» **GIVEN INSTRUCTION**:
Pull out every line below that contains the word "deity" and copy each one in full.
★ ★ ★ ★
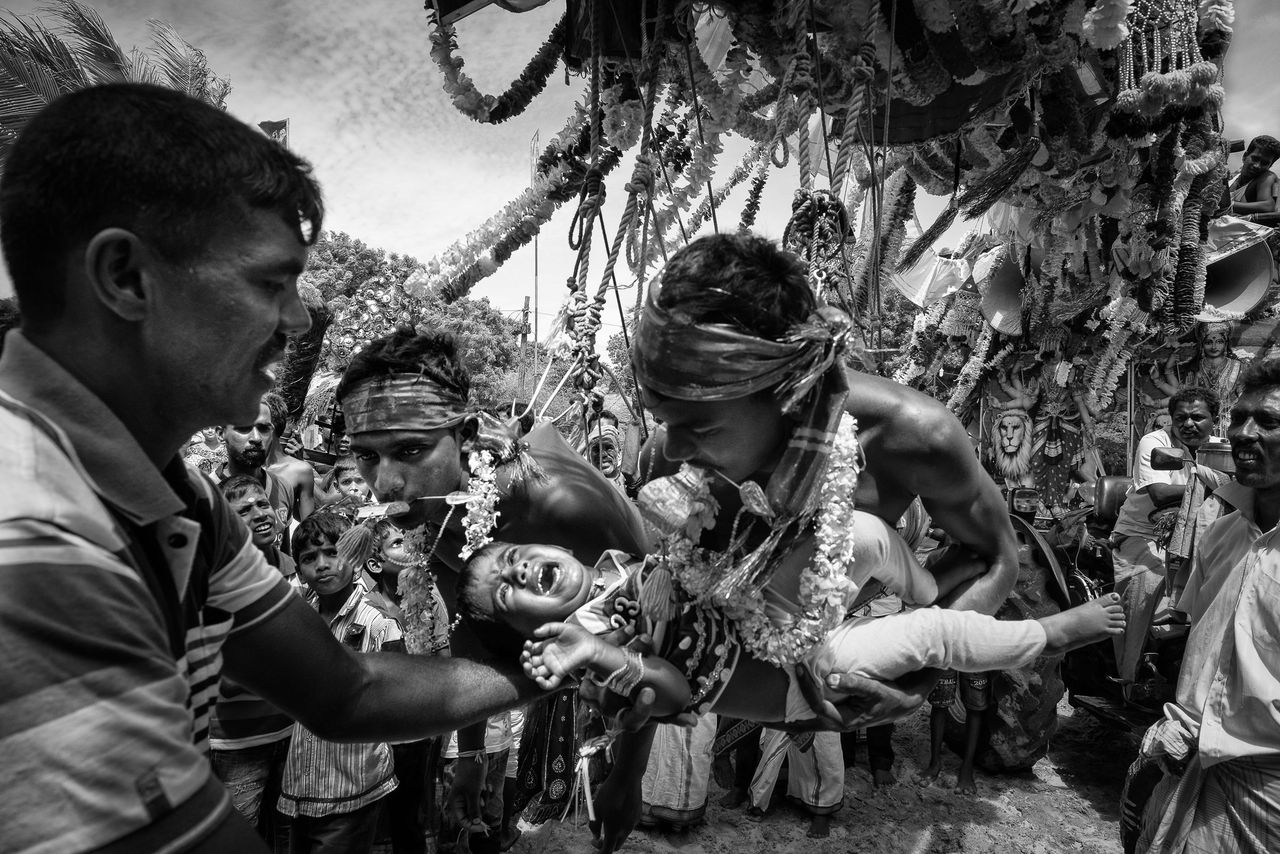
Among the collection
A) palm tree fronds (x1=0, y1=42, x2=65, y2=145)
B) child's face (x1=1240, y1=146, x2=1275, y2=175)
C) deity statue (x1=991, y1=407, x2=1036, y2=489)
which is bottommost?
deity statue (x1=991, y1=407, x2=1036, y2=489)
★ ★ ★ ★
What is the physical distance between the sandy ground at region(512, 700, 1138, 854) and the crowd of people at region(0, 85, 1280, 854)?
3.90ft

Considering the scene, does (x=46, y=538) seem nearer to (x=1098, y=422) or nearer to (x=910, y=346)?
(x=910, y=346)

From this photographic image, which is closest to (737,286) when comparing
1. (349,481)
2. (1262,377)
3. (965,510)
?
★ ★ ★ ★
» **FINAL ANSWER**:
C) deity statue (x1=991, y1=407, x2=1036, y2=489)
deity statue (x1=991, y1=407, x2=1036, y2=489)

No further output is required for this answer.